TASK DETAILS
Go to the line that contains "moving: 40%" and extract it along with every line after it, exactly, through the end of the data below.
▽
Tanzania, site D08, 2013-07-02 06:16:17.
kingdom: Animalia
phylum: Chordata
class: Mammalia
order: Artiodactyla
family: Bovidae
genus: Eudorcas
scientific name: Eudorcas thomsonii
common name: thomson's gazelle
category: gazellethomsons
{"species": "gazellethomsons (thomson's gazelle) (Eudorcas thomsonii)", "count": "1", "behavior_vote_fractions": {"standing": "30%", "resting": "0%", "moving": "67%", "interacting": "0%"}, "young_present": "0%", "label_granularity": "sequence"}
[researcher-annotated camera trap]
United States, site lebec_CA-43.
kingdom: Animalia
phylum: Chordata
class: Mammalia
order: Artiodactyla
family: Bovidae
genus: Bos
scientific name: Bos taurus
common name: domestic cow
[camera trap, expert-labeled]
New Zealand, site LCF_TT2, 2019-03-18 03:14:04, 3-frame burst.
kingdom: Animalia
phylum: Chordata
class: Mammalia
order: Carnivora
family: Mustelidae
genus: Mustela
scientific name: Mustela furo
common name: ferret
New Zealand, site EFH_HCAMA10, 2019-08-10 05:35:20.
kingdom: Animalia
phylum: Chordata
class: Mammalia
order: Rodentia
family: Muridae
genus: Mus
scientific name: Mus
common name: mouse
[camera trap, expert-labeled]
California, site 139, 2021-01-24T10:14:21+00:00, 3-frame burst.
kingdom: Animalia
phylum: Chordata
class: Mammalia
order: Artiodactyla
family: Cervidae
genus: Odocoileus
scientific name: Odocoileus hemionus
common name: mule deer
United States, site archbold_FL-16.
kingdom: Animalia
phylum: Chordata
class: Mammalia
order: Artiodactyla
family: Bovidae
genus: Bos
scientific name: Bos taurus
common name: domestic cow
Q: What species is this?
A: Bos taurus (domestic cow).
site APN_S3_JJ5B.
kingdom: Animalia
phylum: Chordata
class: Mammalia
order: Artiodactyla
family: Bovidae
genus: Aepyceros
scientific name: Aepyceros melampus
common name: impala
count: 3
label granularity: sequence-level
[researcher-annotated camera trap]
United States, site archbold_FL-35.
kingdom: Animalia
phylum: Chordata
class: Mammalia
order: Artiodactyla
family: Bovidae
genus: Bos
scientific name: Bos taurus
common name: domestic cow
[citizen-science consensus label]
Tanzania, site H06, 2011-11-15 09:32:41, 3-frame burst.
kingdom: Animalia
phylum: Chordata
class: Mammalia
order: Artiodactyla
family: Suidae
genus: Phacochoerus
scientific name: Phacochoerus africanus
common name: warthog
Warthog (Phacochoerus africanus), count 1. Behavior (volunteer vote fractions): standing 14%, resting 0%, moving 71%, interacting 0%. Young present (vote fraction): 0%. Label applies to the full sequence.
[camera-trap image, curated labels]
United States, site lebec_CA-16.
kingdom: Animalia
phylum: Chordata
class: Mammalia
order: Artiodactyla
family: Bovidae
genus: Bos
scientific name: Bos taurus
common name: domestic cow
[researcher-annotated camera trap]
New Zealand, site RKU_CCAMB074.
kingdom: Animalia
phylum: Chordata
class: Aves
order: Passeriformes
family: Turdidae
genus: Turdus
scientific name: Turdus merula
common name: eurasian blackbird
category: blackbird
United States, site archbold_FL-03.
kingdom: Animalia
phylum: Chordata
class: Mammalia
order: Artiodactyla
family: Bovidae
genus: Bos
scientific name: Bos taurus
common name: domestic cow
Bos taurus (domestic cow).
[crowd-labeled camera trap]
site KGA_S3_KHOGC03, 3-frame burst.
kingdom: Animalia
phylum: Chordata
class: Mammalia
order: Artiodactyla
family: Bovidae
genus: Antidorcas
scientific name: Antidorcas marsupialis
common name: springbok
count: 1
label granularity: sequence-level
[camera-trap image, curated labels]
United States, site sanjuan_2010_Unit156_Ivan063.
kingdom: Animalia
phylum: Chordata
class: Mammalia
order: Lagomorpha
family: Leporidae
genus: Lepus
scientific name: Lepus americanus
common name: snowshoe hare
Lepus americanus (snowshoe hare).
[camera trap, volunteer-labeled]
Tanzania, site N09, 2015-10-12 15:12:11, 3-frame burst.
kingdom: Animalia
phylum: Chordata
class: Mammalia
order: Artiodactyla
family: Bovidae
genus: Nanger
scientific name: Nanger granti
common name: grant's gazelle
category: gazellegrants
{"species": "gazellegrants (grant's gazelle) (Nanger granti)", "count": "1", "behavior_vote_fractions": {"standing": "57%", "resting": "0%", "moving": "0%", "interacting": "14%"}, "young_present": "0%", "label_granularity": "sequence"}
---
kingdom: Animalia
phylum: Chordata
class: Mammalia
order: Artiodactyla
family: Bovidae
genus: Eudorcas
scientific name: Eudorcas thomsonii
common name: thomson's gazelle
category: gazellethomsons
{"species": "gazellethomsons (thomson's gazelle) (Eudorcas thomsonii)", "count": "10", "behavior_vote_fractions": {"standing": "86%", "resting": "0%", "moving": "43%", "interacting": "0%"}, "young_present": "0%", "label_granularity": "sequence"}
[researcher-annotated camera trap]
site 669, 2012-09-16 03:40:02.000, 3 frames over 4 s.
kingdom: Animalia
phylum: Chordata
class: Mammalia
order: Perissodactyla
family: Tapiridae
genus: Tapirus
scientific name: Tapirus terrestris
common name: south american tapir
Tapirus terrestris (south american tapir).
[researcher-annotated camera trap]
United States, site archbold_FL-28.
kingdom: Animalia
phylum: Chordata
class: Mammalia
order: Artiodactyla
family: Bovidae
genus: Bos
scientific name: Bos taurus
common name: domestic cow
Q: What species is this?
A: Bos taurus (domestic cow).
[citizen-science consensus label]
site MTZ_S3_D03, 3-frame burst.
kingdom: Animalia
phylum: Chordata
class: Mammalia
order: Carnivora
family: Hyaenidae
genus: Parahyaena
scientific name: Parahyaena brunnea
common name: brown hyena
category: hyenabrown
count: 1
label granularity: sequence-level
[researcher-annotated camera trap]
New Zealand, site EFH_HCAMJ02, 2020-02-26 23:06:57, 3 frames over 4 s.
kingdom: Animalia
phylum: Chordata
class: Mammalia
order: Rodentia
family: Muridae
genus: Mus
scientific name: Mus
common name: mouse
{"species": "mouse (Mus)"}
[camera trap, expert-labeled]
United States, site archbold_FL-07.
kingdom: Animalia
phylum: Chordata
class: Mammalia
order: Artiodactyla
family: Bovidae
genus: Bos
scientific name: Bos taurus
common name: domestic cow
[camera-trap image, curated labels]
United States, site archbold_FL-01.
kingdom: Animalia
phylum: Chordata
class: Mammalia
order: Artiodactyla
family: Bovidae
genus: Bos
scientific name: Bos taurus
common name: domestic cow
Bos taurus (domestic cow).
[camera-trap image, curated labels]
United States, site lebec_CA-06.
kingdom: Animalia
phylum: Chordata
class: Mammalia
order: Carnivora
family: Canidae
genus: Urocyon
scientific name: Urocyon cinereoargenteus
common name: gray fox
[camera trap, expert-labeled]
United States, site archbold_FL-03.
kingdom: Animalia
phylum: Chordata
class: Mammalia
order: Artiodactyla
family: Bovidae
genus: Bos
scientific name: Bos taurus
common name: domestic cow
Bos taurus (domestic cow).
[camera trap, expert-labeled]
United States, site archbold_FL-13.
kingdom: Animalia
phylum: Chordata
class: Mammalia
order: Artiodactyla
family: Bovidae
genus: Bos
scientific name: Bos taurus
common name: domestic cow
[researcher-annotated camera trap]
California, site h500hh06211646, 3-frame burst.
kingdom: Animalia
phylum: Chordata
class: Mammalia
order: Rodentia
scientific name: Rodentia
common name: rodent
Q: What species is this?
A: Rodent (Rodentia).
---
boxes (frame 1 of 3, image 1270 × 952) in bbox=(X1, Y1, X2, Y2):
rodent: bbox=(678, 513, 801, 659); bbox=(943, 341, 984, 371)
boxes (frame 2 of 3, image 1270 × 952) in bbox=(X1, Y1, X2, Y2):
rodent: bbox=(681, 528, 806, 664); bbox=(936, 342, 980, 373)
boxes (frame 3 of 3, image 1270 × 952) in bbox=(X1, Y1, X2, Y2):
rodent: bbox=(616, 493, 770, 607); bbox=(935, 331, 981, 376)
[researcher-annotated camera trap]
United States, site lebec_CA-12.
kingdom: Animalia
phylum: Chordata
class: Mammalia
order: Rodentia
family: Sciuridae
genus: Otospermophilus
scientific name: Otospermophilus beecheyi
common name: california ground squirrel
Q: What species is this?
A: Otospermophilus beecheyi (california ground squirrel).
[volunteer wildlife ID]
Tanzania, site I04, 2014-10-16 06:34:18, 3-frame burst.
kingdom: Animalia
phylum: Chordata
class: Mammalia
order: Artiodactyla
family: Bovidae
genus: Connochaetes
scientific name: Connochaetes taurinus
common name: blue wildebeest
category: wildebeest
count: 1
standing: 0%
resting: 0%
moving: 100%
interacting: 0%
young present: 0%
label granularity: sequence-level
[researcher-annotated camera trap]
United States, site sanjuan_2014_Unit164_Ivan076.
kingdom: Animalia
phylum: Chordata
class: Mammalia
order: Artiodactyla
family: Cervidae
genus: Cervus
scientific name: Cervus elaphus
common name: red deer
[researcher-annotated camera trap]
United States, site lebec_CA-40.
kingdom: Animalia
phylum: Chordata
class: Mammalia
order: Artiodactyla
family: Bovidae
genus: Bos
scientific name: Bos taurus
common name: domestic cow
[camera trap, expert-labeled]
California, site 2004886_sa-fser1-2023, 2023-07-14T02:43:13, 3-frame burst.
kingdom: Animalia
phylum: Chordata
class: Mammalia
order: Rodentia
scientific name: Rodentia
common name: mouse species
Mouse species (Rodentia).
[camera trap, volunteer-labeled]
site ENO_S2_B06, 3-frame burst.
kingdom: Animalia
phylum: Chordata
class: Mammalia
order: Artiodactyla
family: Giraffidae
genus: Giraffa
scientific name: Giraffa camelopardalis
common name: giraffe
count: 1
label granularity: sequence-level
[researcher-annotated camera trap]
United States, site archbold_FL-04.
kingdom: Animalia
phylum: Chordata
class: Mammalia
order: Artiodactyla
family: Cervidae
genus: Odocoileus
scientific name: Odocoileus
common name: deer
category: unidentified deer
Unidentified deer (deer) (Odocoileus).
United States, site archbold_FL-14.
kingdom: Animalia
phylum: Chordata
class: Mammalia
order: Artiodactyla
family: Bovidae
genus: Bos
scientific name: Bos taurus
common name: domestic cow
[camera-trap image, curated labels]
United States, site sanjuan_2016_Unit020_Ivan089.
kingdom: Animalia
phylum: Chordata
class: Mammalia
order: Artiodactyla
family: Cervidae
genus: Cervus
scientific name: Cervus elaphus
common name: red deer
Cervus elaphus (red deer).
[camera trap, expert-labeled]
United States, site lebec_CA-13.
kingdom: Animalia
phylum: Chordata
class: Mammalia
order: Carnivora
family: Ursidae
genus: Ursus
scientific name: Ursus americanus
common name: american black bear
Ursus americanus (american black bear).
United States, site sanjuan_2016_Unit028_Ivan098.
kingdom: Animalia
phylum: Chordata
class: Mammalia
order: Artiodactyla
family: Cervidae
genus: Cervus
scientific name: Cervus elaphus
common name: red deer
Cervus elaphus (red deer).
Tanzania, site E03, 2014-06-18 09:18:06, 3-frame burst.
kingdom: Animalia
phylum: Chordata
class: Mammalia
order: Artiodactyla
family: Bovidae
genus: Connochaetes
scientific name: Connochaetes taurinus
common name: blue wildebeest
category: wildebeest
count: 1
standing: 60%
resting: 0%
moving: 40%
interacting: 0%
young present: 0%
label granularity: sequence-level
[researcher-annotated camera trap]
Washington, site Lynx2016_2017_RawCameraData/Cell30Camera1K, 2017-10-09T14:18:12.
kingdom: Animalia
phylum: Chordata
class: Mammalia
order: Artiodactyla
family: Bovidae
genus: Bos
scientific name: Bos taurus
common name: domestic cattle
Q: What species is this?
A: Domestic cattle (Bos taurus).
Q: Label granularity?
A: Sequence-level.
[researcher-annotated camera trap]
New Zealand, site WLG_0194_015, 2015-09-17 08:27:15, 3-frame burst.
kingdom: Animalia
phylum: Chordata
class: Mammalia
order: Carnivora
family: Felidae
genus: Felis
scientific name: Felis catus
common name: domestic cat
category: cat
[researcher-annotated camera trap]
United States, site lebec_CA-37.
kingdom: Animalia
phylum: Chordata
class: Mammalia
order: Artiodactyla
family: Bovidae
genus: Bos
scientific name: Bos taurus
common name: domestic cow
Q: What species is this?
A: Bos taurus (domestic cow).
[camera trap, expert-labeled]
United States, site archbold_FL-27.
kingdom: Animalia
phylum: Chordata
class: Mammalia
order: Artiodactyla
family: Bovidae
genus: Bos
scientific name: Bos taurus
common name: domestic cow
△
COMPLETED TASK
moving: 40%
interacting: 0%
young present: 0%
label granularity: sequence-level
[researcher-annotated camera trap]
Washington, site Lynx2016_2017_RawCameraData/Cell30Camera1K, 2017-10-09T14:18:12.
kingdom: Animalia
phylum: Chordata
class: Mammalia
order: Artiodactyla
family: Bovidae
genus: Bos
scientific name: Bos taurus
common name: domestic cattle
Q: What species is this?
A: Domestic cattle (Bos taurus).
Q: Label granularity?
A: Sequence-level.
[researcher-annotated camera trap]
New Zealand, site WLG_0194_015, 2015-09-17 08:27:15, 3-frame burst.
kingdom: Animalia
phylum: Chordata
class: Mammalia
order: Carnivora
family: Felidae
genus: Felis
scientific name: Felis catus
common name: domestic cat
category: cat
[researcher-annotated camera trap]
United States, site lebec_CA-37.
kingdom: Animalia
phylum: Chordata
class: Mammalia
order: Artiodactyla
family: Bovidae
genus: Bos
scientific name: Bos taurus
common name: domestic cow
Q: What species is this?
A: Bos taurus (domestic cow).
[camera trap, expert-labeled]
United States, site archbold_FL-27.
kingdom: Animalia
phylum: Chordata
class: Mammalia
order: Artiodactyla
family: Bovidae
genus: Bos
scientific name: Bos taurus
common name: domestic cow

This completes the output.